Apologies if this is confusing at all, I'm very unfamiliar with geometric means. For context, my data set is 35 month-end portfolio values. I found the month to month growth rate [Month(N)/Month(N-1)] – 1, such that I now have 34 observations and would like to estimate a month end value using the known previous month end's value. For example if I know what the ending value of the portfolio was last month, I would take that multiplied by a growth rate to get an estimate of this month's ending value +/- the margin of error.
I initially used the arithmetic mean of the growth rates, found the sample standard deviation and calculated a confidence interval to get my lower / upper bound growth rates.
I'm now doubting the accuracy of this method and have tried to use geometric mean instead. So currently I have my set of 34 growth rates except I did not subtract 1 so that all values are positive, calculated the geometric mean, and to calculate standard deviation used this wikipedia formula:
$$
\sigma_g = \exp\!\!\left(\sqrt{\frac{\sum_{i=1}^n\ln\!\big(\frac{x_i}{\mu_g}\big)^2}{n}} \right)
$$
I'm now at a loss as to how to calculate a 95% CI as I've looked through similar questions on this site as well as general searching the internet and am seeing different opinions on methods and formulas (I admittedly am also getting a bit lost in the underlying math).
Currently I'm using the formulas for a normal distribution to calculate a confidence interval based off the geometric standard deviation minus 1 (to get it back to a percentage), such that:
- Standard Error = [(Geometric Stdev-1)/Sqrt(N)],
- Margin of Error = [Standard Error * 1.96], and
- CI = [Geometric Mean +/- Margin of Error]
Is this a reasonable approximation or should I be using a different method to calculate the CI?
Best Answer
You can compute the arithmetic mean of the log growth rate:
The basic idea is to take logs and do your standard stuff. Taking logs transforms multiplication into a sum.
$$\bar{r} = \frac{1}{T} \sum_{t=1}^T r_t \quad \quad s_r = \sqrt{\frac{1}{T-1} \sum_{t=1}^T \left( r_t - \bar{r}\right)^2}$$
Then your standard error $\mathit{SE}_{\bar{r}}$ for your sample mean $\bar{r}$ is given by:
$$ \mathit{SE}_{\bar{r}} = \frac{s_r}{\sqrt{T}}$$
The 95 percent confidence interval for $\mu_r = {\operatorname{E}[r_t]}$ would be approximately: $$\left( \bar{r} - 2 \mathit{SE}_{\bar{r}} , \bar{r} + 2 \mathit{SE}_{\bar{r}} \right)$$.

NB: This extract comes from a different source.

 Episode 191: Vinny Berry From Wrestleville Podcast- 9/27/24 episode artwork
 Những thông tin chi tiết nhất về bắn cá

Exponentiate to get confidence interval for $e^{\mu_r}$
Since $e^x$ is a strictly increasing function, a 95 percent confidence interval for $e^{\mu_r}$ would be:
$$\left( e^{\bar{r} - 2 \mathit{SE}_{\bar{r}}} , e^{\bar{r} + 2 \mathit{SE}_{\bar{r}}} \right)$$
And we're done. Why are we done?
Observe $\bar{r} = \frac{1}{T} \sum_t r_t$ is the log of the geometric mean
Hence $e^{\bar{r}}$ is geometric mean of your sample. To show this, observe the geometric mean is given by:
$$ \mathit{GM} = \left(R_1R_2\ldots R_T\right)^\frac{1}{T}$$
Hence if we take the log of both sides:
\begin{align*} \log \mathit{GM} &= \frac{1}{T} \sum_{t=1}^T \log R_t \\ &= \bar{r} \end{align*}
Some example to build intuition:
For $x \approx 1$, we have $\log(x) \approx x - 1$ and for $y \approx 0$, we have $\exp(y) \approx y + 1$. Further away though, those tricks breka down:
If all your log growth rates $r_t$ are near zero (or equivalently $\frac{V_t}{V_{t-1}}$ is near 1, then you'll find that the geometric mean and the arithmetic mean will be quite close
Another answer that might be useful:
As this answer discusses, log differences are basically percent changes.
Comment: it's useful in finance to get comfortable thinking in logs. It's similar to thinking in terms of percent changes but mathematically cleaner.